The ``@bash_task`` decorator transforms a function into a shell command workflow task.
The function must return a string containing the bash commands to execute.

Basic Usage
^^^^^^^^^^^

.. code-block:: python

   from chiltepin.tasks import bash_task
   
   @bash_task
   def echo_hello():
       return "echo 'Hello from bash!'"
   
   # Bash tasks return the exit code (0 = success)
   future = echo_hello(executor=["my-resource"])
   exit_code = future.result()
   print(exit_code)  # 0

Dynamic Command Generation
^^^^^^^^^^^^^^^^^^^^^^^^^^

Use function arguments to dynamically construct commands:

.. code-block:: python

   @bash_task
   def process_file(input_file, output_file):
       return f"cat {input_file} | sort | uniq > {output_file}"
   
   @bash_task
   def run_simulation(config_file, num_steps):
       return f"./my_simulator --config {config_file} --steps {num_steps}"

_ _ _ _ _ _ _

**WHAT TO PRODUCE**
Reproduce the section of the bash_task decorator documentation that starts at "from chiltepin.tasks import" and ends after "exit_code = future.result()".

**EXTRACTED ENTRIES**
_ _ _ _ _ _ _

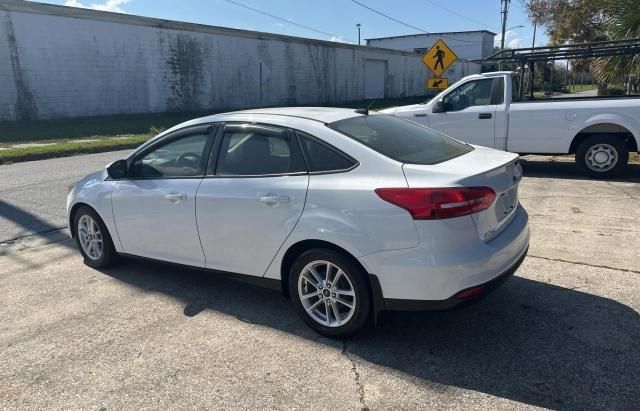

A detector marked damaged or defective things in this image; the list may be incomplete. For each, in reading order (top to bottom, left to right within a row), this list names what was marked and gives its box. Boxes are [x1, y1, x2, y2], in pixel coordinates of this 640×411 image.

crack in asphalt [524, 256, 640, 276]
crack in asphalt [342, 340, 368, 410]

_ _ _ _ _ _ _

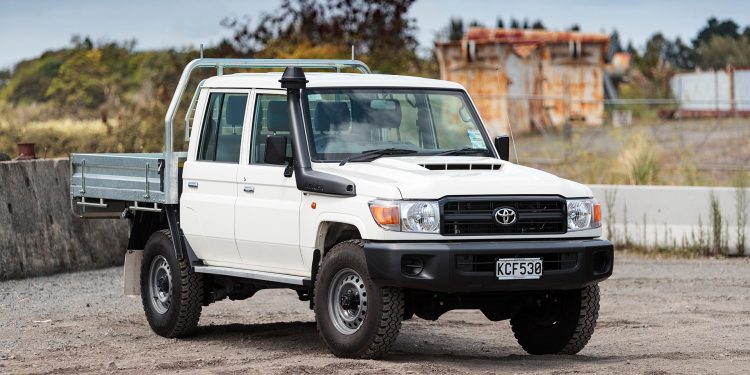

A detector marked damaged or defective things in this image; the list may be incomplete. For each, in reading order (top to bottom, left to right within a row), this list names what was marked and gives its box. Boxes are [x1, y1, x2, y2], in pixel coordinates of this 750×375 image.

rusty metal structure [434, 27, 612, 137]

_ _ _ _ _ _ _

**TASK OUTPUT**
from chiltepin.tasks import bash_task
   
   @bash_task
   def echo_hello():
       return "echo 'Hello from bash!'"
   
   # Bash tasks return the exit code (0 = success)
   future = echo_hello(executor=["my-resource"])
   exit_code = future.result()